Tribe's game center going unregulated


Sunday, December 2nd 2001, 12:00 am
By: News On 6



TAHLEQUAH, Okla. (AP) _ A tribal gaming center that is not located on tribal land is largely unregulated by state and federal officials.

The center is operated by the United Keetoowah Band of the Cherokees, a separate group from the Cherokee Nation.

Although Indian gaming is supposed to be regulated, neither the National Indian Gaming Commission nor state authorities regulate the center. State officials say they don't have jurisdiction.

The tribe has been holding bingo games at its gaming center for several years. But the games were small, thus avoiding government scrutiny.

The tribe later expanded its gaming to include several Class II electronic games.

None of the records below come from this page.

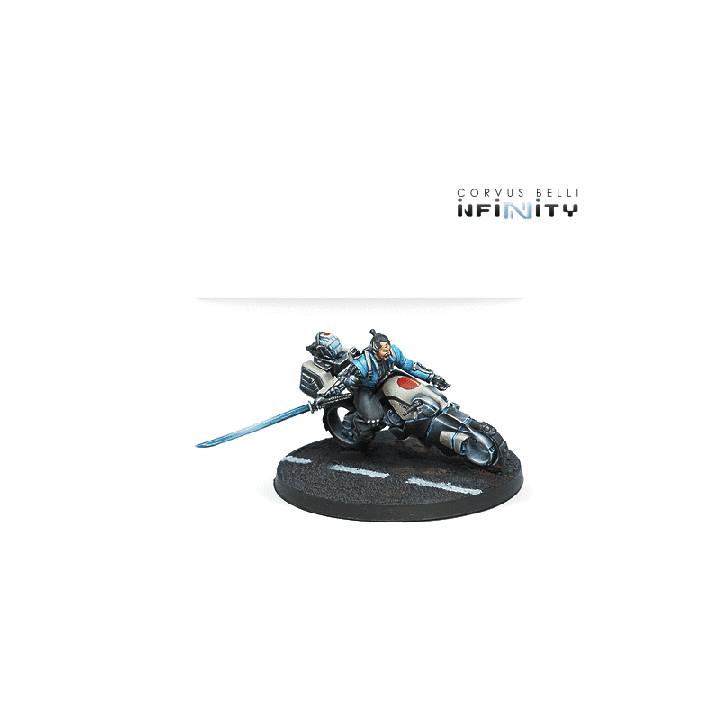 Infinity - Yojimbo; Mercenary Sword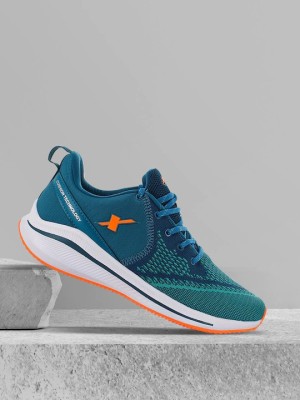Sparx Running Shoes For Men(Blue, Green, Navy)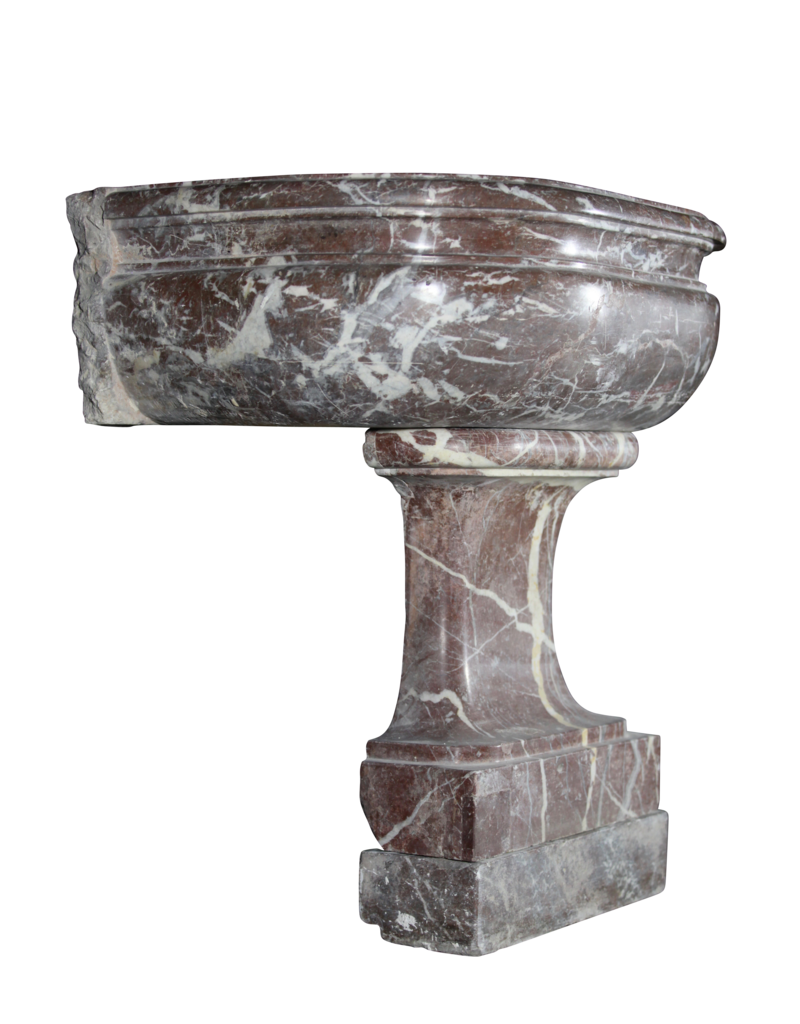 Maison Leon Van den Bogaert Vintage Waschbecken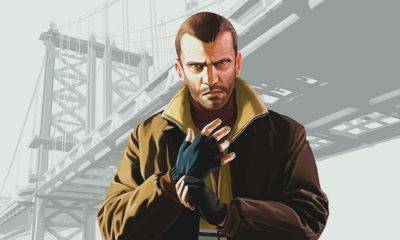 Нейросеть нарисовала концепт ремейка GTA 4 с реалистичной графикой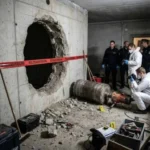 خلال عطلة عيد الميلاد.. نفق سري يؤدي إلى أكبر خسارة في تاريخ البنوك الألمانية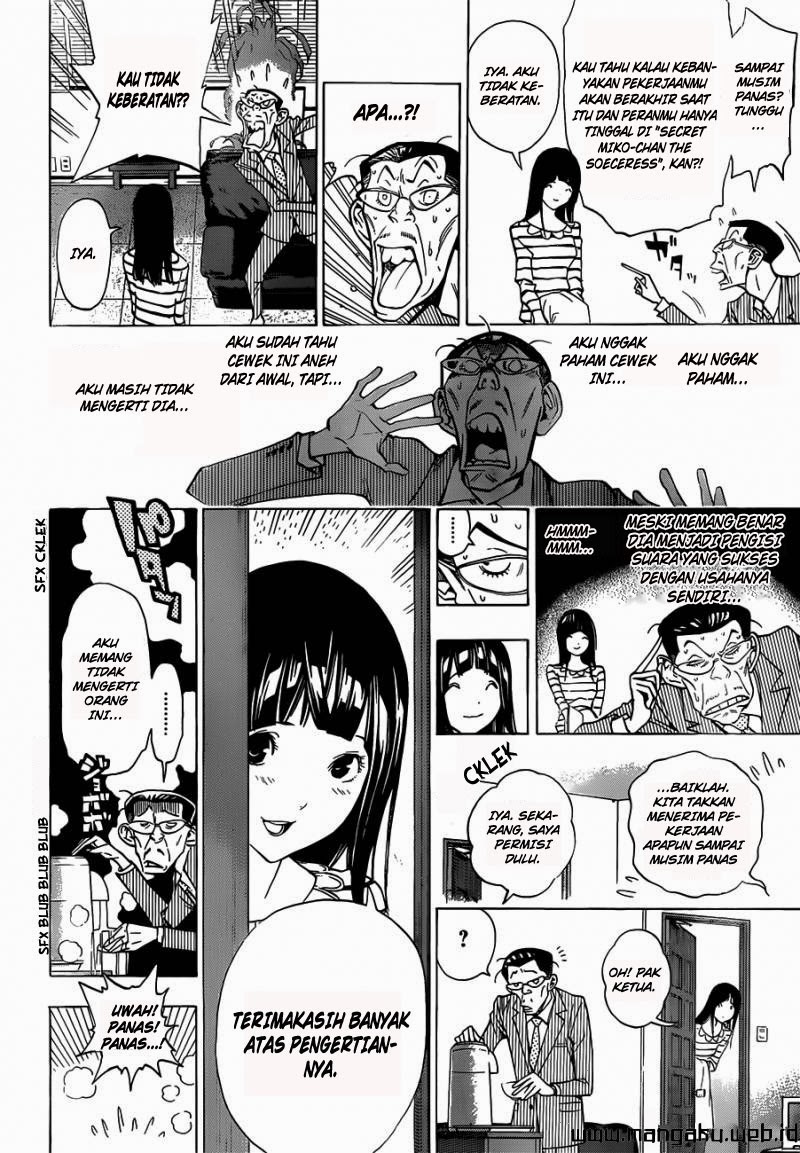 Bakuman Chapter 165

The games are legal in Oklahoma, but are supposed to follow state and federal laws.

Because the Keetoowahs' site is not on Indian land, no one outside the tribe has been regulating their games. Tribal officials said the Keetoowahs will police themselves until state and federal authorities sort things out.

At issue is where the gaming hall is located. The Keetoowahs bought the land in 1992. The tribe is hoping to have the parcel deemed Indian trust land, which would exempt them from property taxes.

Most tribes have built casinos on Indian trust land. While the tribes must obey state and federal gaming laws, only federal regulators have the authority to enforce those laws on Indian land.

The main enforcer is the National Indian Gaming Commission. But the commission's power is limited to Indian trust lands. By operating on non-Indian land, the tribe also avoids the state gaming commission.

In a letter to the tribe, commission attorney Kevin Washburn said his agency will ``leave the question of whether the land is subject to state gambling laws to the appropriate state officials.''

While officials debate who should have jurisdiction, the games play on. The lack of clarity on the issue frustrates the Keetoowahs' neighbor, the Cherokee Nation.

The Cherokees have several gaming centers, all on Indian trust land, and all of which follow state and federal law.

``If it's the state's position that you can operate a gaming center outside Indian lands, we'd like to know about it,'' said Mike Miller, Cherokee Nation spokesman.

Assistant U.S. attorney Linda Epperly said that as long as the tribe doesn't use illegal Class III games and keeps a low profile, they'll likely continue to operate without regulatory interference.